Segment Open

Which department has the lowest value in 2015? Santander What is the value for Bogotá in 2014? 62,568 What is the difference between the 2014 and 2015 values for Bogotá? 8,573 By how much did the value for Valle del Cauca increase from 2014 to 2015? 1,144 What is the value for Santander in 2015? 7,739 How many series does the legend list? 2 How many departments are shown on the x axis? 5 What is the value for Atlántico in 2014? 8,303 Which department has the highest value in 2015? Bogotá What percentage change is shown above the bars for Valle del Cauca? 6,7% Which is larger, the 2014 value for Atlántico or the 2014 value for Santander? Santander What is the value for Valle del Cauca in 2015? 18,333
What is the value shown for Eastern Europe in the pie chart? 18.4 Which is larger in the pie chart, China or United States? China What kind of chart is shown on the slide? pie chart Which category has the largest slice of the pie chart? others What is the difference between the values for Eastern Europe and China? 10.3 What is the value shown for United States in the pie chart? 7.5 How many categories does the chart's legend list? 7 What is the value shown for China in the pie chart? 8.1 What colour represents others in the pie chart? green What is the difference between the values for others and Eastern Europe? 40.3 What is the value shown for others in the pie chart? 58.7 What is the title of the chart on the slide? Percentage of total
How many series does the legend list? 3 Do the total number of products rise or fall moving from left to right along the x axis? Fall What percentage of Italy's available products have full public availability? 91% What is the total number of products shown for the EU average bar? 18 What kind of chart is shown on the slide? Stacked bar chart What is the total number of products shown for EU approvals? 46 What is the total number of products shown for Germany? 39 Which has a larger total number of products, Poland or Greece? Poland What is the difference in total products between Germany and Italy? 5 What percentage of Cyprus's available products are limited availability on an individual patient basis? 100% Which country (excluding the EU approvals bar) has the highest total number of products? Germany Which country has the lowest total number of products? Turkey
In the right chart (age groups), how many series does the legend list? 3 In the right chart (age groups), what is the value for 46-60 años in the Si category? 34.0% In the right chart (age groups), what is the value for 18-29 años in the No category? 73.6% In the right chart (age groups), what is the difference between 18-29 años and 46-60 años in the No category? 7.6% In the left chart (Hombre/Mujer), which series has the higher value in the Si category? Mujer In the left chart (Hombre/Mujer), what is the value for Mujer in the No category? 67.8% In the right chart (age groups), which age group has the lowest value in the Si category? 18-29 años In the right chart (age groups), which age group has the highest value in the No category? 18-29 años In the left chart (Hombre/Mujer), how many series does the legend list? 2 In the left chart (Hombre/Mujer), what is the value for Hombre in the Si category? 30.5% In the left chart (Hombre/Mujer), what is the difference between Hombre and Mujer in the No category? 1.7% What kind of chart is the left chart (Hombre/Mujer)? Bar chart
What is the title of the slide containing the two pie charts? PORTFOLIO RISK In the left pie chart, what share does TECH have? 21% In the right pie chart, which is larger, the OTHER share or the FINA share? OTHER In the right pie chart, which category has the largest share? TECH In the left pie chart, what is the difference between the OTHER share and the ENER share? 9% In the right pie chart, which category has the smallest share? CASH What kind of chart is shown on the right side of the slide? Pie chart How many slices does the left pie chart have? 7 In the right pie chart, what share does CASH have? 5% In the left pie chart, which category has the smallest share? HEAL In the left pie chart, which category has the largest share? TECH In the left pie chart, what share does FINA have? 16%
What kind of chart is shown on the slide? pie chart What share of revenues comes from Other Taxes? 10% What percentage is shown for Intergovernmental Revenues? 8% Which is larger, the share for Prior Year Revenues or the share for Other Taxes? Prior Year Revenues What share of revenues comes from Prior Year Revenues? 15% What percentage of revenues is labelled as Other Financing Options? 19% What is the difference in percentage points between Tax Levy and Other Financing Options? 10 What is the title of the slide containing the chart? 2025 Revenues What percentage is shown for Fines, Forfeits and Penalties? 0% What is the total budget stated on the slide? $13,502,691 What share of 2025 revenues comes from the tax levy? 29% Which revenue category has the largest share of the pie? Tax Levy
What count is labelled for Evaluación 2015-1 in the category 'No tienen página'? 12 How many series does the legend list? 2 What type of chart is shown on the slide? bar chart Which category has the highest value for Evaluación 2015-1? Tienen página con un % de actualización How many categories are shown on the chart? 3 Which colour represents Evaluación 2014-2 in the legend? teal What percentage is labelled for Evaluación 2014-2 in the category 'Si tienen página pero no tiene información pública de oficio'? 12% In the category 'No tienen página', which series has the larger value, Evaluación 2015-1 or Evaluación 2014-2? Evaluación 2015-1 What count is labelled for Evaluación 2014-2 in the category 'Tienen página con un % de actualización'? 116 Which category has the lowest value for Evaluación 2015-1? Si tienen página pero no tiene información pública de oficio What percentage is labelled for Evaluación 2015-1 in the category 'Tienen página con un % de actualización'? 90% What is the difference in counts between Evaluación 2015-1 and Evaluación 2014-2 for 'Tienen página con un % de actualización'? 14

Segment Closed

Reproduce all of the data above verbatim, keeping each line in its original order.

## Answer section
Which department has the lowest value in 2015? Santander What is the value for Bogotá in 2014? 62,568 What is the difference between the 2014 and 2015 values for Bogotá? 8,573 By how much did the value for Valle del Cauca increase from 2014 to 2015? 1,144 What is the value for Santander in 2015? 7,739 How many series does the legend list? 2 How many departments are shown on the x axis? 5 What is the value for Atlántico in 2014? 8,303 Which department has the highest value in 2015? Bogotá What percentage change is shown above the bars for Valle del Cauca? 6,7% Which is larger, the 2014 value for Atlántico or the 2014 value for Santander? Santander What is the value for Valle del Cauca in 2015? 18,333
What is the value shown for Eastern Europe in the pie chart? 18.4 Which is larger in the pie chart, China or United States? China What kind of chart is shown on the slide? pie chart Which category has the largest slice of the pie chart? others What is the difference between the values for Eastern Europe and China? 10.3 What is the value shown for United States in the pie chart? 7.5 How many categories does the chart's legend list? 7 What is the value shown for China in the pie chart? 8.1 What colour represents others in the pie chart? green What is the difference between the values for others and Eastern Europe? 40.3 What is the value shown for others in the pie chart? 58.7 What is the title of the chart on the slide? Percentage of total
How many series does the legend list? 3 Do the total number of products rise or fall moving from left to right along the x axis? Fall What percentage of Italy's available products have full public availability? 91% What is the total number of products shown for the EU average bar? 18 What kind of chart is shown on the slide? Stacked bar chart What is the total number of products shown for EU approvals? 46 What is the total number of products shown for Germany? 39 Which has a larger total number of products, Poland or Greece? Poland What is the difference in total products between Germany and Italy? 5 What percentage of Cyprus's available products are limited availability on an individual patient basis? 100% Which country (excluding the EU approvals bar) has the highest total number of products? Germany Which country has the lowest total number of products? Turkey
In the right chart (age groups), how many series does the legend list? 3 In the right chart (age groups), what is the value for 46-60 años in the Si category? 34.0% In the right chart (age groups), what is the value for 18-29 años in the No category? 73.6% In the right chart (age groups), what is the difference between 18-29 años and 46-60 años in the No category? 7.6% In the left chart (Hombre/Mujer), which series has the higher value in the Si category? Mujer In the left chart (Hombre/Mujer), what is the value for Mujer in the No category? 67.8% In the right chart (age groups), which age group has the lowest value in the Si category? 18-29 años In the right chart (age groups), which age group has the highest value in the No category? 18-29 años In the left chart (Hombre/Mujer), how many series does the legend list? 2 In the left chart (Hombre/Mujer), what is the value for Hombre in the Si category? 30.5% In the left chart (Hombre/Mujer), what is the difference between Hombre and Mujer in the No category? 1.7% What kind of chart is the left chart (Hombre/Mujer)? Bar chart
What is the title of the slide containing the two pie charts? PORTFOLIO RISK In the left pie chart, what share does TECH have? 21% In the right pie chart, which is larger, the OTHER share or the FINA share? OTHER In the right pie chart, which category has the largest share? TECH In the left pie chart, what is the difference between the OTHER share and the ENER share? 9% In the right pie chart, which category has the smallest share? CASH What kind of chart is shown on the right side of the slide? Pie chart How many slices does the left pie chart have? 7 In the right pie chart, what share does CASH have? 5% In the left pie chart, which category has the smallest share? HEAL In the left pie chart, which category has the largest share? TECH In the left pie chart, what share does FINA have? 16%
What kind of chart is shown on the slide? pie chart What share of revenues comes from Other Taxes? 10% What percentage is shown for Intergovernmental Revenues? 8% Which is larger, the share for Prior Year Revenues or the share for Other Taxes? Prior Year Revenues What share of revenues comes from Prior Year Revenues? 15% What percentage of revenues is labelled as Other Financing Options? 19% What is the difference in percentage points between Tax Levy and Other Financing Options? 10 What is the title of the slide containing the chart? 2025 Revenues What percentage is shown for Fines, Forfeits and Penalties? 0% What is the total budget stated on the slide? $13,502,691 What share of 2025 revenues comes from the tax levy? 29% Which revenue category has the largest share of the pie? Tax Levy
What count is labelled for Evaluación 2015-1 in the category 'No tienen página'? 12 How many series does the legend list? 2 What type of chart is shown on the slide? bar chart Which category has the highest value for Evaluación 2015-1? Tienen página con un % de actualización How many categories are shown on the chart? 3 Which colour represents Evaluación 2014-2 in the legend? teal What percentage is labelled for Evaluación 2014-2 in the category 'Si tienen página pero no tiene información pública de oficio'? 12% In the category 'No tienen página', which series has the larger value, Evaluación 2015-1 or Evaluación 2014-2? Evaluación 2015-1 What count is labelled for Evaluación 2014-2 in the category 'Tienen página con un % de actualización'? 116 Which category has the lowest value for Evaluación 2015-1? Si tienen página pero no tiene información pública de oficio What percentage is labelled for Evaluación 2015-1 in the category 'Tienen página con un % de actualización'? 90% What is the difference in counts between Evaluación 2015-1 and Evaluación 2014-2 for 'Tienen página con un % de actualización'? 14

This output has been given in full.